A couple days later, Just called Wilkes and told him that the library was built in honor of his wife, Rachelle A. Campbell-Wilkes, who died unexpectedly Sept. 6 at age 50. Campbell-Wilkes had been a rural mail carrier for 22 years. She delivered in Brookfield, but was stationed in Masury.
Just said she knew reading was a passion for Campbell-Wilkes, making the free library an appropriate remembrance.
“My wife loved the library – she loved books,” Wilkes said, particularly cookbooks and scary stories. “Her and my kids were up there every week at the library.”
Campbell-Wilkes, a mother of four, with two still at home, mostly visited the Brookfield Branch of the Warren-Trumbull County Public Library, but also went to other branches within the system.
“My wife hit them all,” Wilkes said. “She just loved books.”
Retired postal service employee Ray Giancola built the library, which was decorated by the entire Masury Post office staff, Just said.

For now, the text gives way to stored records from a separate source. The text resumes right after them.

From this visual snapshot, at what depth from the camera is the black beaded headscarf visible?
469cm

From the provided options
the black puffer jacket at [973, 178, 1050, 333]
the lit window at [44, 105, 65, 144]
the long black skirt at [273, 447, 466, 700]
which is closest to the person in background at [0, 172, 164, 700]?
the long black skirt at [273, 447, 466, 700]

“It is open and available to the public, to anyone,” Just said, when asked how a free library works. “You can take a book for free, at no cost. Leave a book, if you have one to donate for others to enjoy. It is available 24/7.”
The library opened Dec. 22 and was cleaned out the first week.
“Somebody put some plush animals in there, which was kind of a surprise,” Just said. “The whole thing cleared. They took all the books and we just stocked it up again.”
Since then, community members also have added books.
“It’s something that reminds us daily of her, and her spunk for life,” Just said. “She was always positive and thoughtful and caring of others.”
“She had the biggest heart of anybody I’ve ever met,” said Wilkes, Campbell-Wilkes’ husband of 13 years. “She would give the shirt off her back. She’s do anything for everybody. She was funny, she loved to laugh a lot. She was a great person to be around. Everybody loved being around her.”
And, she loved being a mail carrier.
“Everywhere you work, you have your ups and downs,” Wilkes said, “but, mostly, that was her way to get away.”